Quindi lui aveva semplicemente fatto la scelta di spendere la vita con l'una piuttosto che con l'altra. Se fosse stato così, la sua decisione suonava molto meno come un "sacrificio" di quanto non sembrasse, in prima battuta, agli occhi miei e di Enrico.
Eppure, allora, cosa voleva dire quel rituale con l'acqua di mare? Che fosse il tentativo di un'equa divisione del suo tempo tra i suoi due grandi amori: quello in vita con Mariarosa e quello in morte con la stella del cinema?
Se non fosse stata una vicenda degli anni '60, con tutti i limiti morali e borghesi che scandivano la vita delle persone in quel periodo, si sarebbe potuto apparare in altro modo come avevano cercato di fare Carmine e Angelica a Roma?
La mia unica certezza, che ancora una volta mi sovrastava, era di non saperne un cazzo dell'amore e, a dispetto di ciò, intenderlo come un elemento imprescindibile della mia vita; che mai avrei sacrificato sull'altare di quello che è bene o che è giusto fare.

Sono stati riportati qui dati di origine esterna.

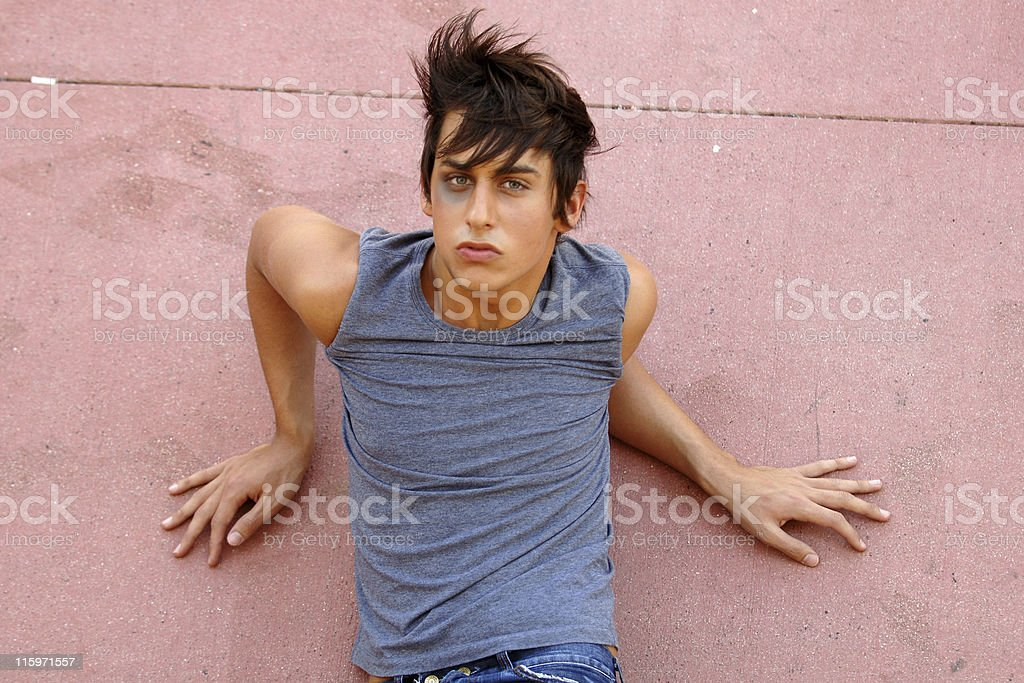 A man who has been beaten up lies in the floor royalty-free stock photo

La verità era che, se non avevo inseguito Elena, era perché avevo avuto paura, troppa paura, di combinare una stronzata ancora più grossa di quelle che avevo già collezionato e che l'avevano fatta scappare via. Le volevo dimostrare che potevo essere buono e ubbidiente. Però, alla fine, lei non era tornata da me lo stesso.
Una lacrima sfuggì al mio occhio destro per solcarmi la guancia alla stessa velocità di come corre qualcuno appena evaso di prigione.

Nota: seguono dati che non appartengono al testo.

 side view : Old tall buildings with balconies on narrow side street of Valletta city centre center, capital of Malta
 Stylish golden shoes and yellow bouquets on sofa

Mi guardai intorno stordito, provando a fare mente locale su dove cazzo fossi e perché.
Quella doveva essere una vacanza leggera, di sole, relax e sfizi da ricchi. Invece ero finito con un vecchio sconosciuto al cimitero, a piangere sulla tomba di un'attrice morta e innaffiata con acqua salata.
E l'umore più scamazzato di quando ero partito.